Chapter 2 – KINEMATICS OF A SYSTEM OF PARTICLES
Translation motion; Rotation motion; Rotation operator; General motion of a solid; Plane motion of a solid; Theorem of velocities projection; Instantaneous centre of zero velocity; Kinematics of the relative motion; Theorem of the composition of velocities; Theorem of the composition of accelerations or Theorem of Coriolis; Newton’s principle of relativity.

Chapter 3 - GEOMETRY OF MASSES
Centre of geometry, centre of mass and centre of gravity of a two dimensional body; Centroids of areas and lines; First moments of areas and lines; Theorems of Pappus- Guldinus; Second moment, or moment of inertia, of an area and of a mass; Parallel axes theorem or Steiner’s theorem; Polar moment of inertia; Radius of gyration; Products of inertia; Principal axes and principal moments of inertia; Graphical determination of moments and products of inertia: Land’s circle and Mohr’s circle.

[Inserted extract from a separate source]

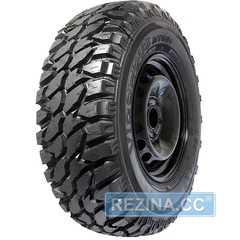 Купить Всесезонная шина HIFLY Vigorous MT601 235/75R15 104/101Q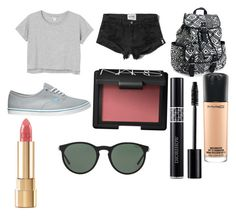 """""""Sem título #188"""" by toniagostini on Polyvore featuring moda, Monki, Abercrombie & Fitch, Vans, Aéropostale, MAC Cosmetics, NARS Cosmetics, Dolce&Gabbana, Christian Dior e Polo Ralph Lauren"""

Chapter 4 – DYNAMICS OF PARTICLES
Fundamental principles of dynamics; Linear momentum; Rate of change of linear momentum – Linear impulse; Notion of field; Work of a force; Theorem of kinetic energy; Potential energy – Conservative fields; Principle of conservation of mechanical energy; Power and efficiency; Angular momentum; Rate of change of angular momentum; Central forces – Motion under a central force; Newton’s law of gravity; Trajectory of a particle under a central force; Principle of D’Alembert.

Chapter 5 – DYNAMICS OF A SYSTEM OF PARTICLES
General equations of motion; Centre of mass theorem; Linear momentum; Rate of change of linear momentum; Principle of conservation of linear momentum; Impact – Direct central impact and Oblique central impact; System of particles with variable mass; Angular momentum; Rate of change of angular momentum; Principle of conservation of angular momentum; Kinetic energy; Theorem of kinetic energy; Rotation of a solid about a fixed axis; Extension to the principle of D’Alembert.

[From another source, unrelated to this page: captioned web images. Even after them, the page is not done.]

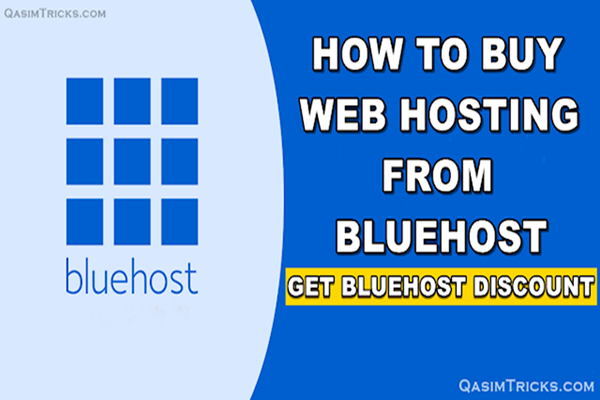 buy hosting from bluehost at discount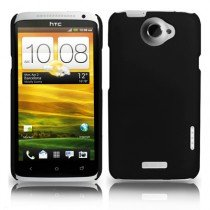 Hard case HTC One X / One X+ zwart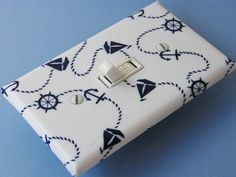 NAUTICAL SAILING Switchplate Light Switch Plate Outlet Cover - Blue White Boat Anchor Wheel. $10.00, via Etsy.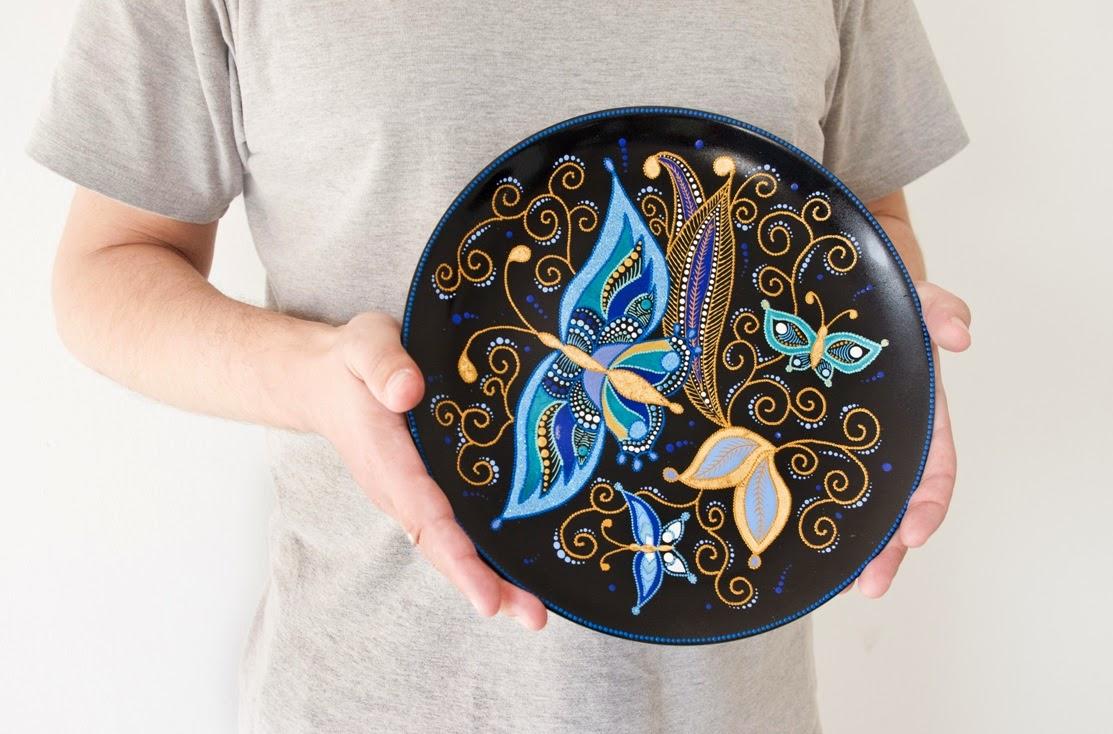 plate-decorative-hanging-wall-decor-home-decor-butterflies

Chapter 6 – VIBRATION OF DISCRETE SYSTEMS WITH ONE DEGREE OF FREEDOM
Characterization of discrete systems with one degree of freedom (DS1); Formulation of the DS1 equations of motion; Motion of DS1 without damping in free vibration and when subjected to harmonic actions; Motion of DS1 with damping in free vibration and when subjected to harmonic actions.

Scientific content – 80% 
Technological content – 20% 

DEMONSTRATION OF THE SYLLABUS COHERENCE WITH THE CURRICULAR UNIT'S OBJECTIVES:
The fundamental concepts of kinematics and dynamics and its generalization to three-dimensional space contribute significantly to a better perception of the surrounding environment and phenomena that condition it.

Mandatory literature

Henriques, A.A.R.; Guedes, J.P.M.; Apontamentos de Mecânica 2, 2002
Beer, Ferdinand P; Mecânica vetorial para engenheiros. ISBN: 85-86804-49-5
Meriam, J. L.; Mecânica - Dinâmica. ISBN: 85-216-1176-5

Complementary Bibliography

Shames, Irving H.; Engineering Mechanics. ISBN: 0-13-356924-1
Timoshenko, S.; Advanced Dynamics
Spiegel, Murray R.; Schaum.s outline of theory and problems of theoretical mechanics with an introduction to Lagrange.s
Pestel, Eduard C.; Dynamics

Teaching methods and learning activities

All subjects of the course are discussed in the theoretical and practical classes. Exposition and explanation of concepts, principles and methods, complemented and illustrated with the resolution of some of the problems proposed at the exercises sheets, are done in the theoretical classes. In the practical classes it is promoted the discussion of the problems proposed at the exercises sheets, being the students asked to solve them individually or in group.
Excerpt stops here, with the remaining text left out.